### Travail demandé
Reproduisez en sortie l'intégralité de l'extrait ci-dessous, sans rien omettre ni modifier.

### Extrait
# Nantes : demande d'AES 2005...



## Anonyme (13 Janvier 2005)

Depuis que je traîne sur les forums, j'ai l'impression qu'on est plusieurs à habiter Nantes ou ses environs.
Ca serait sympa si on se faisait une petite mousse dans un bar, on pourrait discuter du Mac ou de la pluie et du beau temps.
Qu'en pensez vous ?


----------



## DarKOrange (13 Janvier 2005)

Ross a dit:
			
		

> on pourrait discuter du Mac ou de la pluie et du beau temps.
> 
> 
> 
> ...


----------



## Anonyme (13 Janvier 2005)

laurent75004 a dit:
			
		

> Ross a dit:
> 
> 
> 
> ...


----------



## DarKOrange (13 Janvier 2005)

Ross a dit:
			
		

> L'allumage n'a pas trainé.


 
Bah venant d'un ex nantais c'était normal de taquiner, et pis nan c'est pas vrai il y a du soleil aussi à Nantes. Comme on dit en Bretagne, il y fait beau plusieurs fois par jour 
Mais bon j'arrête là je te pourri ton sujet mousse (ivrogne va  )


----------



## Anonyme (13 Janvier 2005)

Moi j'ai toujours entendu dire qu'en Bretagne il ne pleut que 3 fois par an.
Une fois 6 mois et deux fois 3 mois.


----------



## DarKOrange (13 Janvier 2005)

Ross a dit:
			
		

> Moi j'ai toujours entendu dire qu'en Bretagne il ne pleut que 3 fois par an.
> Une fois 6 mois et deux fois 3 mois.


 
Mort de rire je la connaissais pas celle-là     coup de boule pour la peine


----------



## GlobalCut (13 Janvier 2005)

### Lignes présentées

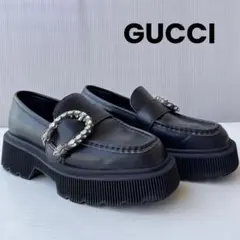 GUCCI グッチ　厚底　ローファー　革靴　ビジュー　デュオニュソス　極美品
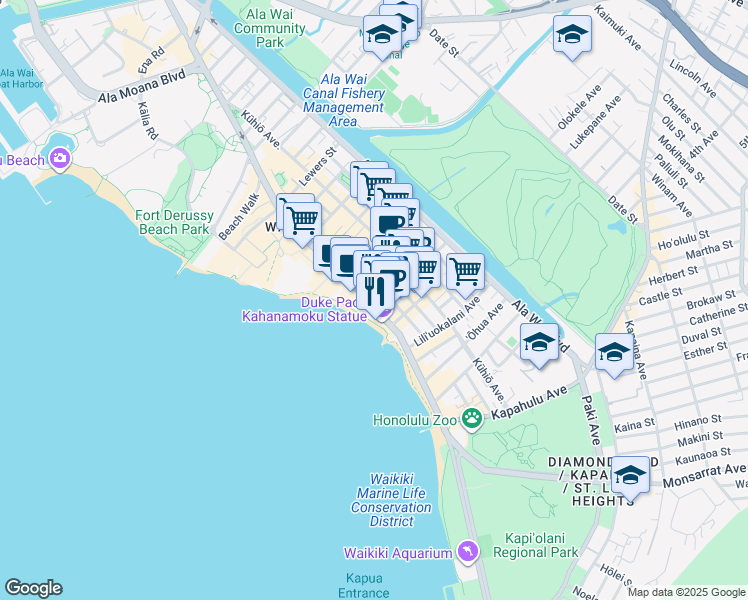 map of restaurants, bars, coffee shops, grocery stores, and more near 2424 Kalakaua Avenue in Honolulu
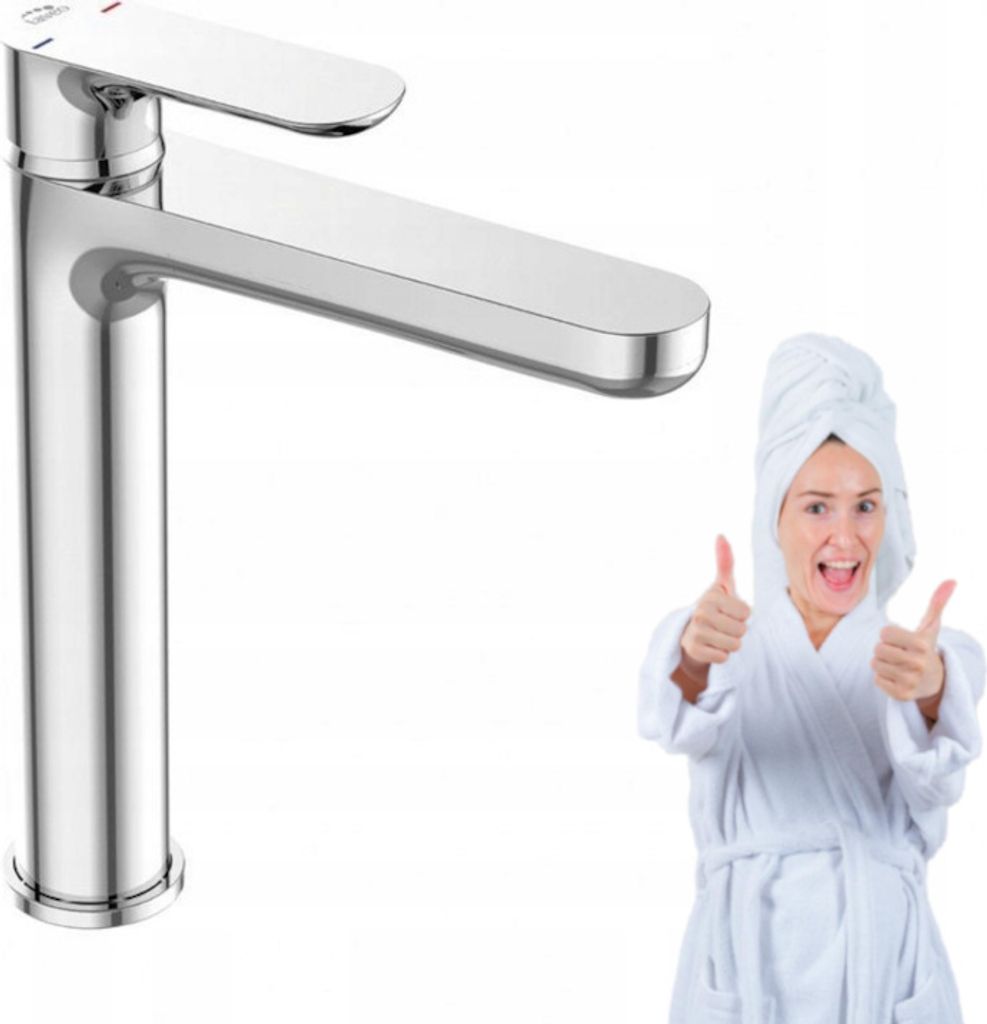 Miscelatore per lavabo a colonna LAVEO TONDO, alto, cromo, Immagine del prodotto 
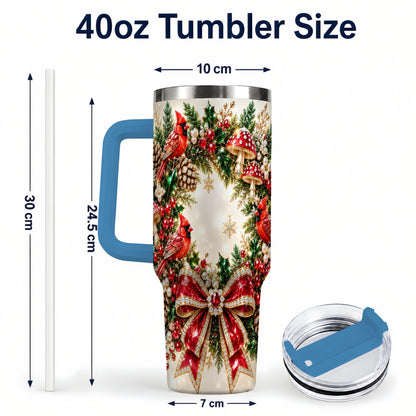 #pl[40oz|Blue] Christmas Cardinal Wreath 40oz Tumbler with Handle, Woodland Bird Art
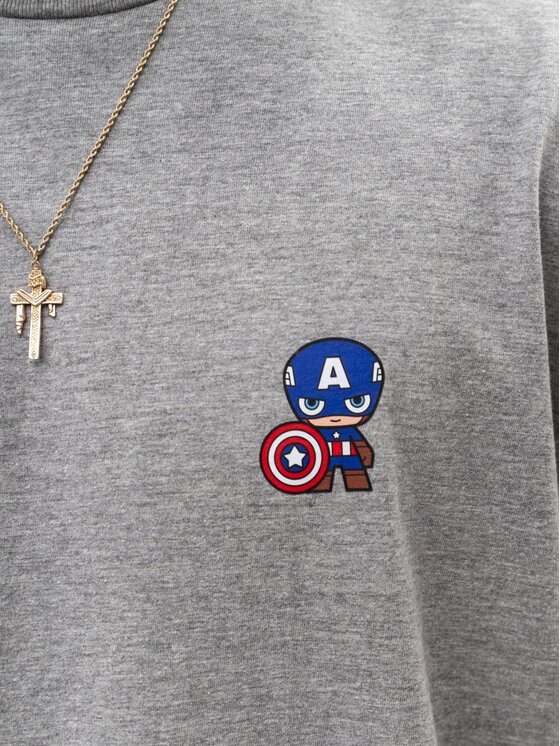 Marvel Marvel T-Shirt Koszulka Z Krótkim Rękawem Męska Szara Marvel Comics Kapitan Ameryka M Szary Regular Fit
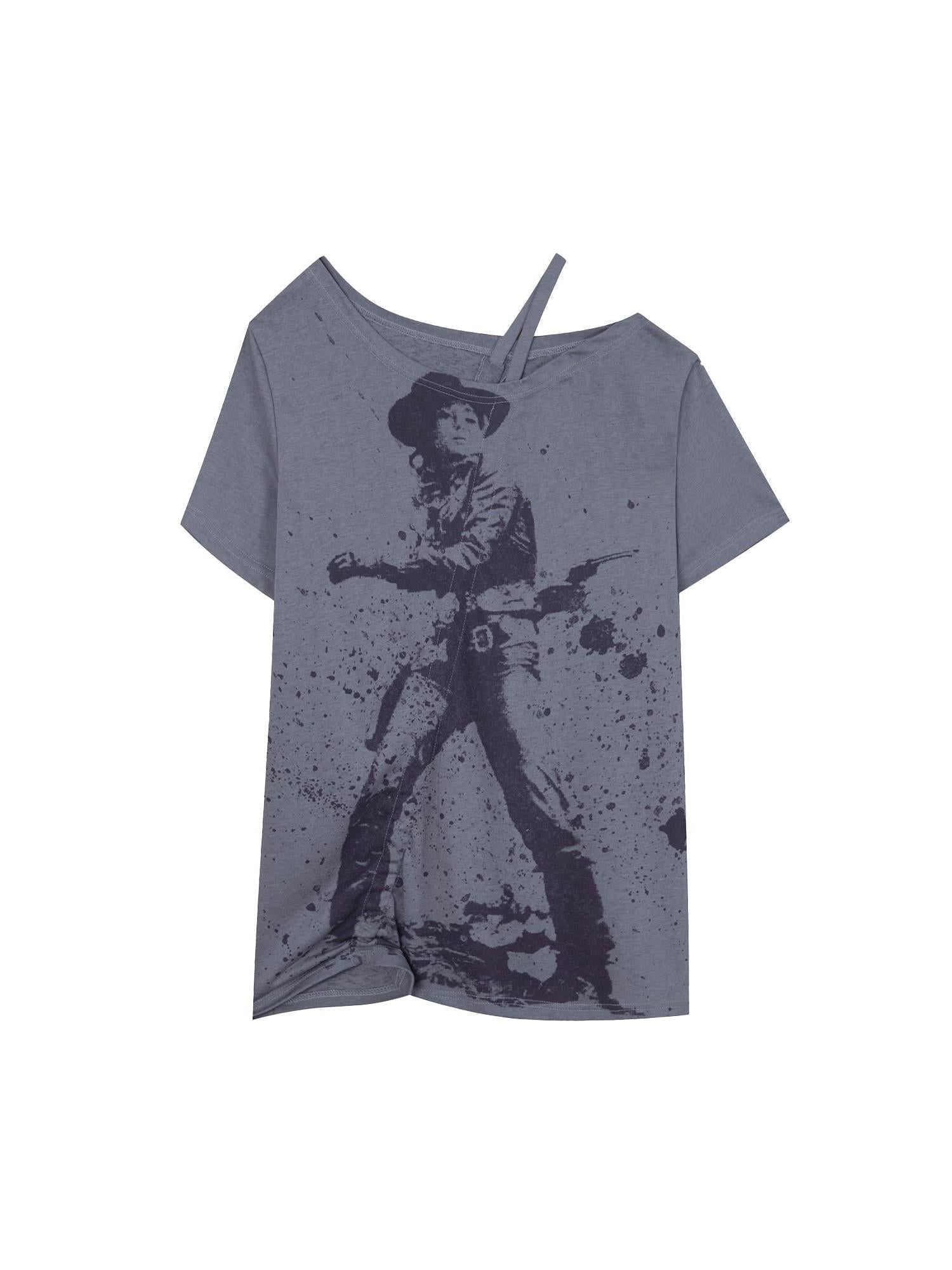 DoublePunch Oversized Off Shoulder Adjustable Drawstring Print T-Shirt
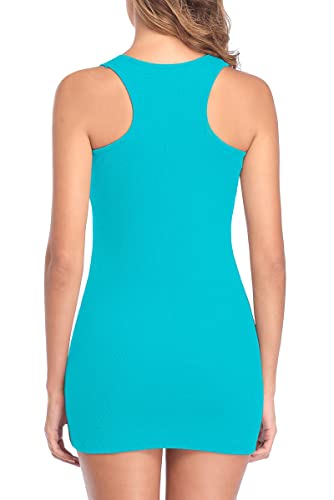 Image of ALove Womens Extra Long Tank Tops with Shelf Bra Ribbed Camisoles Undershirts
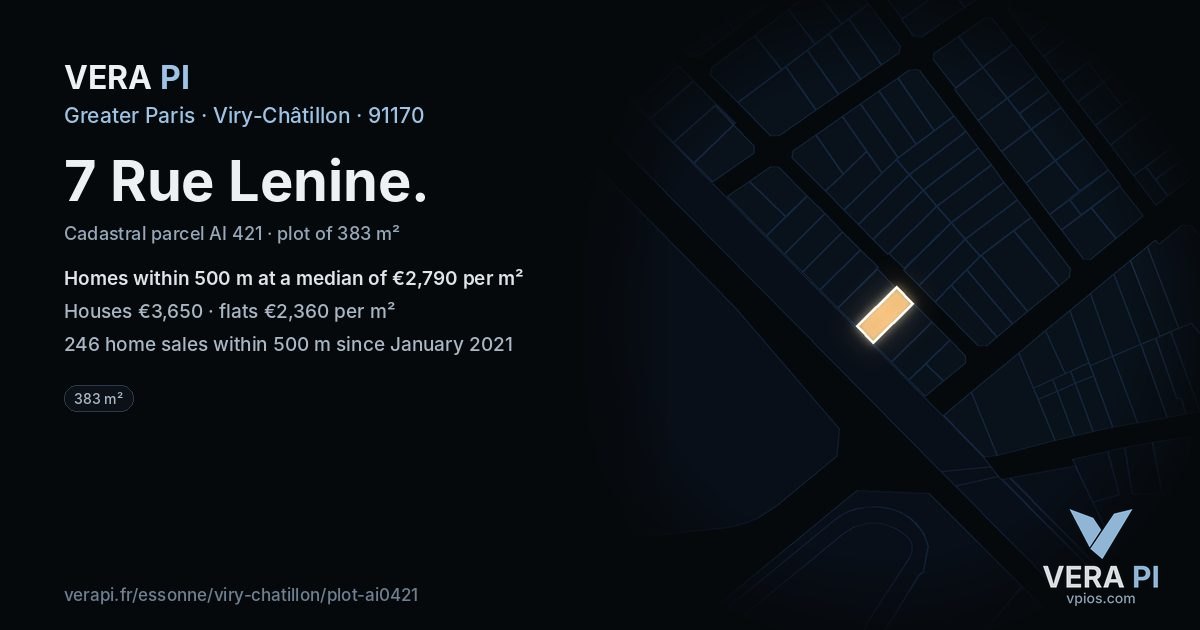 7 Rue Lenine, Viry-Châtillon at night – the plot lit, the parcels around coloured by the prices near them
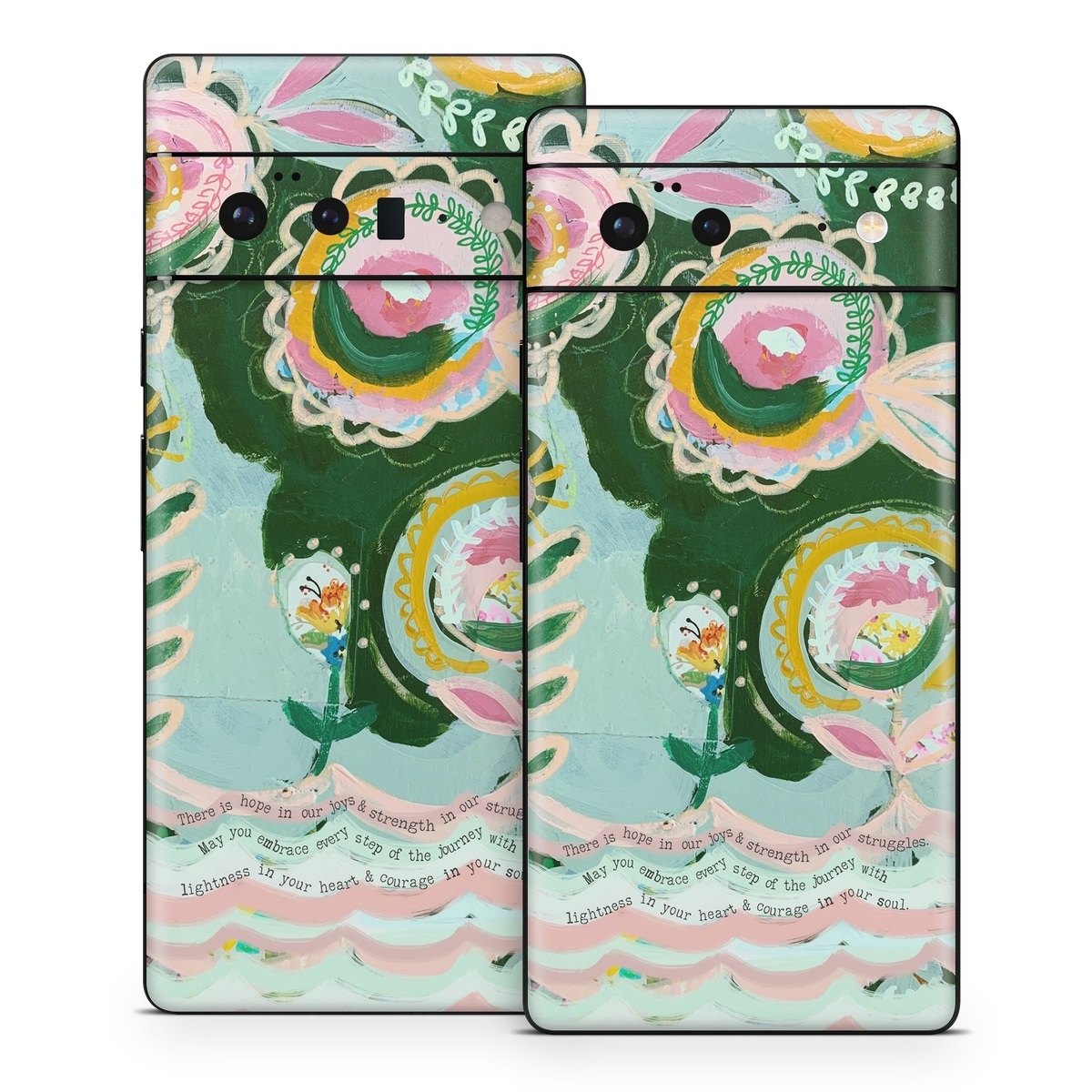 Google Pixel 6 Series Skin design of Textile, Art, Font, Creative arts, Pattern, Painting, Circle, Illustration, Motif, Drawing, with blue, green, pink, yellow, orange, black colors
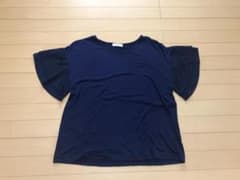 古着CLOSSH ネイビー フレアスリーブ Tシャツのサムネイル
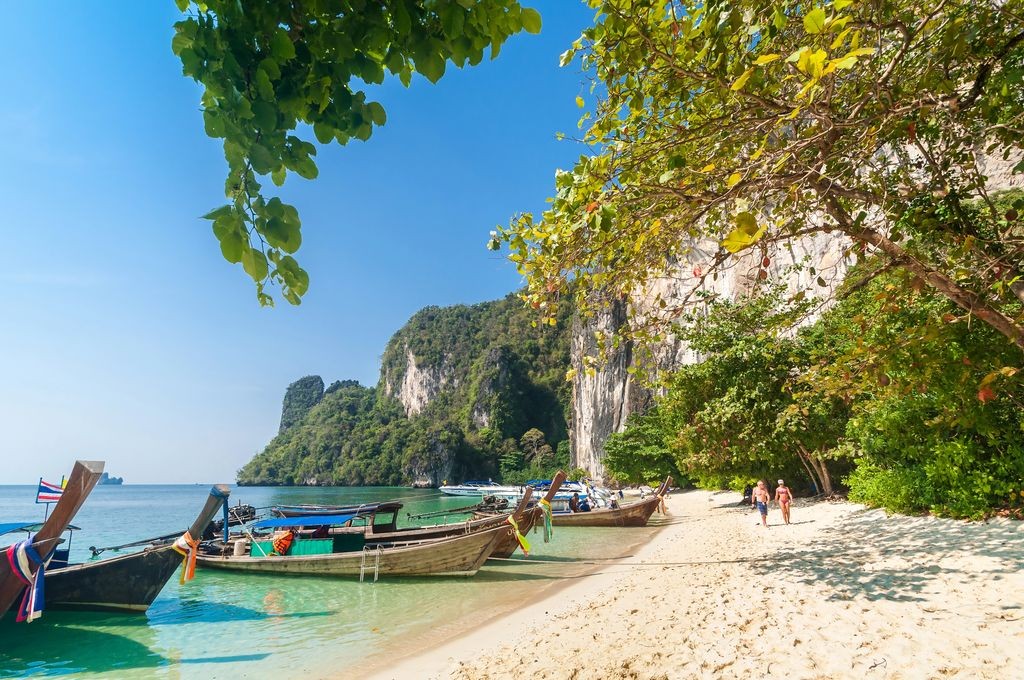 Boats on a beach in Thailand.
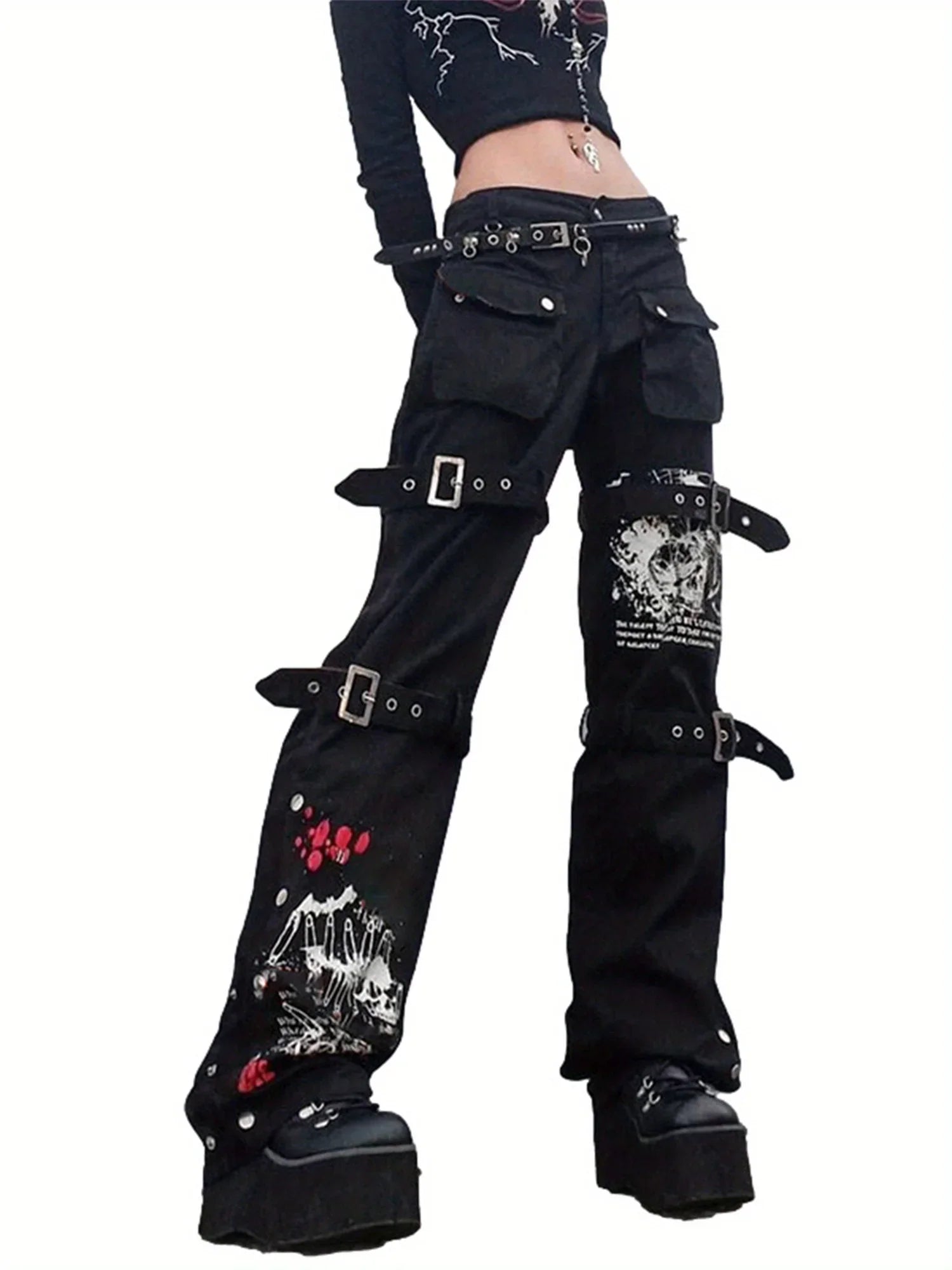 Women High Waist Jeans with Metal Buckle Belt, Lengthened Style Street Dark Spring Clothing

### Solution proposée
# Nantes : demande d'AES 2005...



## Anonyme (13 Janvier 2005)

Depuis que je traîne sur les forums, j'ai l'impression qu'on est plusieurs à habiter Nantes ou ses environs.
Ca serait sympa si on se faisait une petite mousse dans un bar, on pourrait discuter du Mac ou de la pluie et du beau temps.
Qu'en pensez vous ?


----------



## DarKOrange (13 Janvier 2005)

Ross a dit:
			
		

> on pourrait discuter du Mac ou de la pluie et du beau temps.
> 
> 
> 
> ...


----------



## Anonyme (13 Janvier 2005)

laurent75004 a dit:
			
		

> Ross a dit:
> 
> 
> 
> ...


----------



## DarKOrange (13 Janvier 2005)

Ross a dit:
			
		

> L'allumage n'a pas trainé.


 
Bah venant d'un ex nantais c'était normal de taquiner, et pis nan c'est pas vrai il y a du soleil aussi à Nantes. Comme on dit en Bretagne, il y fait beau plusieurs fois par jour 
Mais bon j'arrête là je te pourri ton sujet mousse (ivrogne va  )


----------



## Anonyme (13 Janvier 2005)

Moi j'ai toujours entendu dire qu'en Bretagne il ne pleut que 3 fois par an.
Une fois 6 mois et deux fois 3 mois.


----------



## DarKOrange (13 Janvier 2005)

Ross a dit:
			
		

> Moi j'ai toujours entendu dire qu'en Bretagne il ne pleut que 3 fois par an.
> Une fois 6 mois et deux fois 3 mois.


 
Mort de rire je la connaissais pas celle-là     coup de boule pour la peine


----------



## GlobalCut (13 Janvier 2005)